We step back in time to meet the two people who founded the original ‘bug and butterfly’ collection, Ellen Meredith and Frederick William Hope.
Frederick and Ellen were both born near the start of the 1800s. The two young people had a number of shared interests including collecting engravings and learning about nature. What fascinated them the most was entomology – the study of insects. This was to lead to a shared lifetime of learning about them.
Frederick had become fascinated by wildlife as a student at Christ Church College, Oxford. He had spent a lot of his spare time collecting insects at Shotover Wood, Port Meadow and Wytham Woods. These are still all good places to look for insects today. Ellen had not studied for a degree because at that time women were not allowed to go to university! She didn’t let that get in the way of pursuing her interest. She became as equally knowledgeable as Frederick, and was elected as the first female Fellow of the Royal Entomological Society in 1835.
“A life as the wife of a politician would have been a very dull one indeed.”
In 1833, Ellen had turned down a proposal of marriage from Benjamin Disraeli (who would later become Prime Minister) because “a life as the wife of a politician would have been a very dull one indeed”. Two years later she married Frederick and they set up home together at 37 Upper Seymour Street, Marylebone, in London.
With two avid insect collectors living in the same house, their home rapidly became a small museum!

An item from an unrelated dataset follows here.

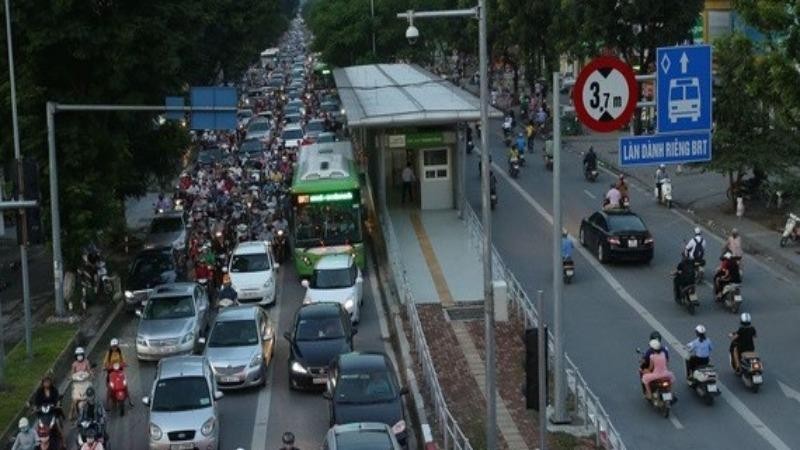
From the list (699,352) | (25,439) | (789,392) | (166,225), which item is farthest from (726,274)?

Frederick and Ellen opened their collection to the public on certain days, and it soon became a popular meeting place for entomologists and others interested in natural history. Many famous naturalists became regular visitors, including Charles Darwin.
As their collection expanded, they realised that it would eventually outgrow their home. They also wanted to find a way for more people to see and learn about the insects they had collected. In 1849 they offered their entire collection, known fondly as the ‘bug and butterfly’ collection to the University of Oxford. When the Museum of Natural History opened in 1860, it provided a home for the Hope collection, and we have been looking after it ever since.

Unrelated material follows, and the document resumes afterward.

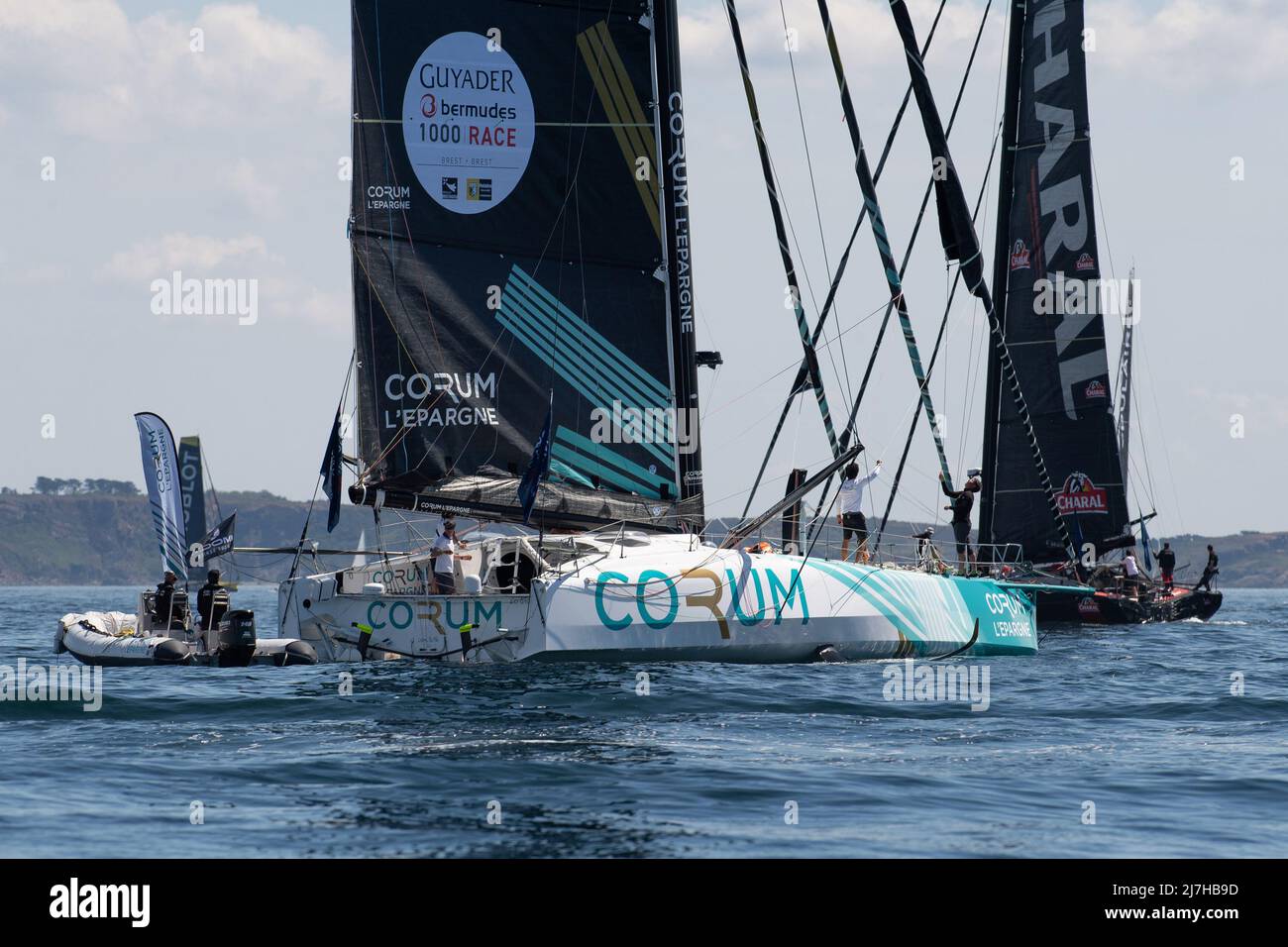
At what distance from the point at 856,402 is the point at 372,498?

Sadly, Frederick died in 1862 but Ellen continued to support the Museum as they had done together. She up a £10,000 trust fund to provide for the Keeper of the collection of engravings, the Hope Professor of Zoology, and for the curators of the insect collection, so they could look after and continue to add to it.

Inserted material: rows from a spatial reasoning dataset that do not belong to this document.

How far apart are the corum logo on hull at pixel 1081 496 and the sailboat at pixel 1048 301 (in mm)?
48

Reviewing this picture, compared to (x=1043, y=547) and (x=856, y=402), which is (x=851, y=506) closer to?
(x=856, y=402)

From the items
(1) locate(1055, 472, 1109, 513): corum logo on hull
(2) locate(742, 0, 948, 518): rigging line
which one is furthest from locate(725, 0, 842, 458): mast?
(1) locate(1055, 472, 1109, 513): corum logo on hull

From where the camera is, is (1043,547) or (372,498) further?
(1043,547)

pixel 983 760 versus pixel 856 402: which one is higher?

Ellen remained actively involved in the Hope collection, donating both money and new insect specimens. Shortly before she died, in 1879, she wrote a stern letter to the university authorities opposing their plan to merge the position of Hope Professor with another job and reminding them that this would break the agreement they had made. She wanted to make sure that the Hope collection would be given the attention it deserved.
The Museum of Natural History will soon install a new Ellen Hope Gallery in the space next to the room that held the original collection. The gallery will look at habitat loss, changes in biodiversity, and the value of museum collections in understanding these changes and their impacts. The insects Ellen and Frederick collected all those years ago, and generations of scientists have added to, will now help us understand how to look after the natural world today and in the future.
If you live in or near Oxford and would like to look for insects in some of the same places Ellen and Frederick did, you could visit these places:
A big part of the HOPE for the Future project is re-curating more than one million British insects.
Tom Greenway, Junior HOPE Collections Assistant, explains how he and the team are making sure the insects that make up the unique HOPE collection will be preserved for future generations.
Moving a million insects is a big job! The insects are currently kept in wooden trays inside cabinets in the Westwood Room, upstairs at the museum. We have to move every single insect specimen into new up-to-date storage to preserve the collection for the future. At the moment, we are moving the insects in cabinet 75 which contains members of the order Coleoptera (beetles). There are 151 cabinets in total, each with 20 drawers of insects so although we have already moved around 253,000 insects, there is still a long way to go!
These are some of the tools of the trade!
When working on a drawer, we put it inside a fume cabinet like this one to protect us from a chemical called naphthalene. This was used in the past to help stop specimens being damaged by pests, such as moths, which see the collection as a huge banquet!
Each specimen we move needs a new label containing vital information about the specimen:
binominal name (Genus / species);
the name of the person who discovered the species;
the year it was first classified; and
a location code.
Once a tray is full, we add a data label containing the specimens’ information, along with a checklist number, which in this case relates to the current checklist of classified Lepidoptera (the order that includes butterflies and moths).
We then add each finished tray to one of the new pest-proof drawers. The completed drawers are then ready to go to their new storage space where it will be accessible for teaching and research.